An important problem in network science is finding an optimal placement of sensors in nodes in order to uniquely detect failures in the network. This problem can be modelled as an identifying code set (ICS) problem, introduced by Karpovsky et al. in 1998. The ICS problem aims to find a cover of a set $S$, s.t. the elements in the cover define a unique signature for each of the elements of $S$, and to minimise the cover's cardinality. In this work, we study a generalised identifying code set (GICS) problem, where a unique signature must be found for each subset of $S$ that has a cardinality of at most $k$ (instead of just each element of $S$). The concept of an independent support of a Boolean formula was introduced by Chakraborty et al. in 2014 to speed up propositional model counting, by identifying a subset of variables whose truth assignments uniquely define those of the other variables.
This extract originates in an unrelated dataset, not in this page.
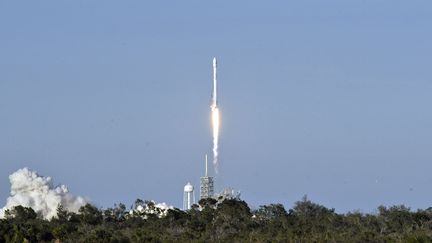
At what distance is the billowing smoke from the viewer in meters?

In this work, we introduce an extended version of independent support, grouped independent support (GIS), and show how to reduce the GICS problem to the GIS problem. We then propose a new solving method for finding a GICS, based on finding a GIS. We show that the prior state-of-the-art approaches yield integer-linear programming (ILP) models whose sizes grow exponentially with the problem size and $k$, while our GIS encoding only grows polynomially with the problem size and $k$. While the ILP approach can solve the GICS problem on networks of at most 494 nodes, the GIS-based method can handle networks of up to 21363 nodes; a $\sim 40\times$ improvement. The GIS-based method shows up to a $520\times$ improvement on the ILP-based method in terms of median solving time. For the majority of the instances that can be encoded and solved by both methods, the cardinality of the solution returned by the GIS-based method is less than $10\%$ larger than the cardinality of the solution found by the ILP method.